» **Tâche à réaliser**: Recopiez mot pour mot, s'il vous plaît, le passage du texte sur les frais du premier ban mobilisé situé entre « Je termine, messieurs, en » et « par une loi. », ces mots inclus.

» **Texte à lire**:
____________________
Le premier ban mobilisé est complétement assimilé à la troupe régulière. Son service est fait pour le bien de l’Etat ; donc, les frais qu’il occasionne sont une dépense de l’Etat. Toute charge doit être répartie avec équité ; tout citoyen qui participe aux avantages de la défense commune doit contribuer, dans une juste proportion, aux frais qu’occasionne cette défense commune : où serait le moyen d’obtenir une juste répartition, en faisant supporter la charge par les communes, puisqu’il est connu que les gardes de plusieurs communes ne sont jamais dans une proportion régulière, comparée à leur population respective ?

Je termine, messieurs, en établissant le principe que les communes ne peuvent être tenues de fournir aucune autre partie de l’habillement que celle stipulée à l’article 53 de la loi, et en me fondant sur l’article 110 de la constitution, qui dit qu’aucun impôt au profit de l’ Etat ne peut être établi que par une loi.
____________________
» **Lignes d'un jeu de données**:

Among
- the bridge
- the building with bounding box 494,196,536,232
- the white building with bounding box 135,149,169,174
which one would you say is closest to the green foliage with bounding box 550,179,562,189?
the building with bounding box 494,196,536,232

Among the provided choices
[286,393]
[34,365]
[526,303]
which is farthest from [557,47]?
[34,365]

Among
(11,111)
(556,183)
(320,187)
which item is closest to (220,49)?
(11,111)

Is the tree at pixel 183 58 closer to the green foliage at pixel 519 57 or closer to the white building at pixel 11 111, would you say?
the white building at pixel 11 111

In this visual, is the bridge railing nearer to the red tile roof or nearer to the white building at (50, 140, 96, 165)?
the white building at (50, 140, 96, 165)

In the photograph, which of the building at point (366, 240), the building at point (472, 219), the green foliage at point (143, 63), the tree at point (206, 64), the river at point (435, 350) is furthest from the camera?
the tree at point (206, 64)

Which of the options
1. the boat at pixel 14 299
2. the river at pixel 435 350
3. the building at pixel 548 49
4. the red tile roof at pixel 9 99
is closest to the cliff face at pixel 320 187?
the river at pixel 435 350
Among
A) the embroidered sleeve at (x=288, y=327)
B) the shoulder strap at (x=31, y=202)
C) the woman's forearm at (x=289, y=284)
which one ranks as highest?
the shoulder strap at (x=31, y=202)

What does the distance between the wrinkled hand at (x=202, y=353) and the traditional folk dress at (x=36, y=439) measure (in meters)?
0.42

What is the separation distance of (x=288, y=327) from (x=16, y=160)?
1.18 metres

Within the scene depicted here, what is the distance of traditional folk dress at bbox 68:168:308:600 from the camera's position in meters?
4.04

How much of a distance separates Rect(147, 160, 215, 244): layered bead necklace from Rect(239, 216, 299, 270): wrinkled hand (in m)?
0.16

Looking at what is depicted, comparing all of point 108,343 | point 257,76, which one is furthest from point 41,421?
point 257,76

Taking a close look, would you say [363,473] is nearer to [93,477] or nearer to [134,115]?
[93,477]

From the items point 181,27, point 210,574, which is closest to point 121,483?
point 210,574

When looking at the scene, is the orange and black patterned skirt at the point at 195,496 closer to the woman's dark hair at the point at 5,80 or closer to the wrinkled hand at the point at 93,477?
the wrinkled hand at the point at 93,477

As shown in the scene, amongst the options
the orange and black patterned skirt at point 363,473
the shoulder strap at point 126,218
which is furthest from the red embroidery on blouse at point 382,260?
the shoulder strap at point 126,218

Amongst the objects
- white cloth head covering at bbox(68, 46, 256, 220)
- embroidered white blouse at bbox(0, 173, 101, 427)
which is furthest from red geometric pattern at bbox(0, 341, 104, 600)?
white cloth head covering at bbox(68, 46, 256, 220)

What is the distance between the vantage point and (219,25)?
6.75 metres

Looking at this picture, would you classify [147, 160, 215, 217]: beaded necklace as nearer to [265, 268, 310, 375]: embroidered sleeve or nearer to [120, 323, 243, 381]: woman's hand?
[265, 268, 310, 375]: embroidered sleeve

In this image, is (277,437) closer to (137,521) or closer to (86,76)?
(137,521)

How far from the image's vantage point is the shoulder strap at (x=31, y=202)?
____________________
» **Tâche accomplie**:
Je termine, messieurs, en établissant le principe que les communes ne peuvent être tenues de fournir aucune autre partie de l’habillement que celle stipulée à l’article 53 de la loi, et en me fondant sur l’article 110 de la constitution, qui dit qu’aucun impôt au profit de l’ Etat ne peut être établi que par une loi.